この論文は新しいモデルを提案するものではなく、評価設計を拡張する研究である。対象モデルは Llama-3 系、Qwen2.5 系、Gemma 系、Mistral-7B-Instruct などの instruction-tuned LLM である。タスク形式は、前提文と仮説文の関係を entailment または other として答えさせる NLI 形式と、二つの文が含意関係にあるかを yes/no で答えさせる QA 形式に分けられる。プロンプトは zero-shot、few-shot、CoT を比較し、CoT では NLI の作業を説明したうえで yes/no の短い回答を求める。さらに、元の比喩文を Command R+ で文字通りの言い換えに変換し、比喩を取り除いた adversarial paraphrase 版を作る。これにより、比喩の有無だけでなく、語彙重複や文長の変化が性能に及ぼす影響を観察できる。分析では、前提文と仮説文の Levenshtein 距離を語彙重複の近似として用い、平均文長もあわせて調べる。

結果

主な結果では、few-shot と CoT の QA 形式が、多くのモデルで zero-shot より安定して高い成績を示した。とくに Qwen2.5-72B-Instruct は CoT 条件で強く、比喩を含む元データセットの平均正答率は 92.11 に達した。Gemma-3-27B-it と Llama-3.3-70B-Instruct も高い成績を示し、Mistral-7B-Instruct は相対的に低かった。小規模モデルは zero-shot ではランダムに近い条件があるが、few-shot によって大きく改善する。
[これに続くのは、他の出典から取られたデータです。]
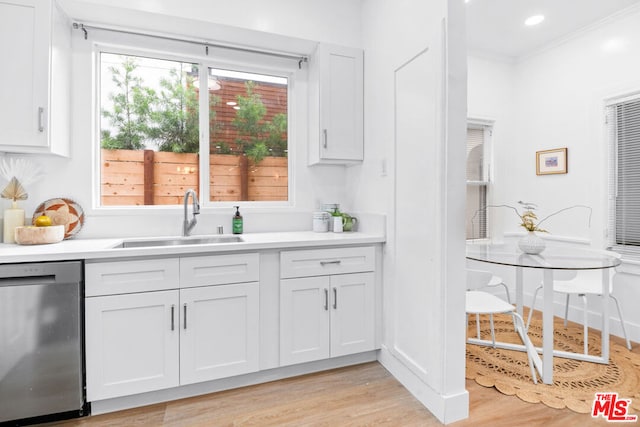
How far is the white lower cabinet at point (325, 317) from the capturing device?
2182 millimetres

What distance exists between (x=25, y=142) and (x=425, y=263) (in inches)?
97.0

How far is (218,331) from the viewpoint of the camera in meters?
2.01

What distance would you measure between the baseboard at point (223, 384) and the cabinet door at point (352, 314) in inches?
5.1

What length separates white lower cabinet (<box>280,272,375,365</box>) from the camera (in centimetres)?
218

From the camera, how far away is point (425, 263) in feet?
6.30

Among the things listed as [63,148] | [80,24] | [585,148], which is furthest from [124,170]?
[585,148]

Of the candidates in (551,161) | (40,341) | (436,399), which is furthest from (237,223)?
(551,161)

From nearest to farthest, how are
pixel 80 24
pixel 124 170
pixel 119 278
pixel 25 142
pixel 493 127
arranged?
pixel 119 278, pixel 25 142, pixel 80 24, pixel 124 170, pixel 493 127

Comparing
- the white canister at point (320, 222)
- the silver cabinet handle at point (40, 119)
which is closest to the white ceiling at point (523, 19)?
the white canister at point (320, 222)

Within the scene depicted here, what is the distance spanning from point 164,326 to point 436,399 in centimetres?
A: 158

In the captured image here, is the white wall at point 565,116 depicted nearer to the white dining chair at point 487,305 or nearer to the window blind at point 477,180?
the window blind at point 477,180

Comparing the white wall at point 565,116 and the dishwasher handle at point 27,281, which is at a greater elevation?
the white wall at point 565,116

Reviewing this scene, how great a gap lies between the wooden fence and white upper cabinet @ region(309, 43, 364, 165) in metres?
0.50

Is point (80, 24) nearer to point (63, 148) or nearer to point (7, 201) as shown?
point (63, 148)
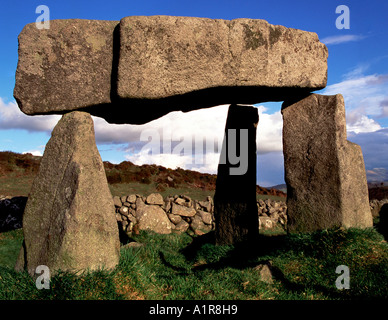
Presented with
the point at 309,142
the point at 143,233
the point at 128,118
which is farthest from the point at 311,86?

興味深いのは、比喩を文字通りの文へ言い換えた版で、性能がしばしば下がった点である。Qwen2.5-72B-Instruct の CoT 条件では、Figurative-NLI が 95.43 から 88.58、IMPLI が 95.04 から 87.57 に低下した。著者らの分析では、元データの方が前提文と仮説文の語彙重複が高く、文も短いため、モデルが表層的な近さを手がかりにしやすい。手作業の誤り分析でも、言い換え後に比喩が残る、意味が変わってラベルがずれる、語彙重複が減って判定が難しくなる、といった問題が確認された。

具体例

たとえば、入力として前提文「Her mind is a steel trap.」と仮説文「She remembers everything, no matter how insignificant.」が与えられる。人間なら、「steel trap」は記憶力が非常に高いことを表す比喩だと解し、仮説文は前提文に含意されると判断する。モデルは QA 形式なら、この二文が含意関係にあるかを yes/no で答える。元のデータでは、前提文が短く、仮説文も比喩の意味に近い語を含むため、LLM は比較的正しく答えやすい。ところが、前提文を文字通りに言い換えて「Her mind is very sharp and she has an excellent memory.」のようにすると、文は長くなり、仮説文との表現上の距離も変わる。さらに sharp 自体も比喩的な形容であり、比喩を消すはずの処理が別の比喩を入れてしまう。この場合、モデルが no と答える誤りが生じうる。ここで測られているのは、比喩理解だけではなく、言い換えの品質、文の長さ、二文の表面上の近さを含む複合的な難しさである。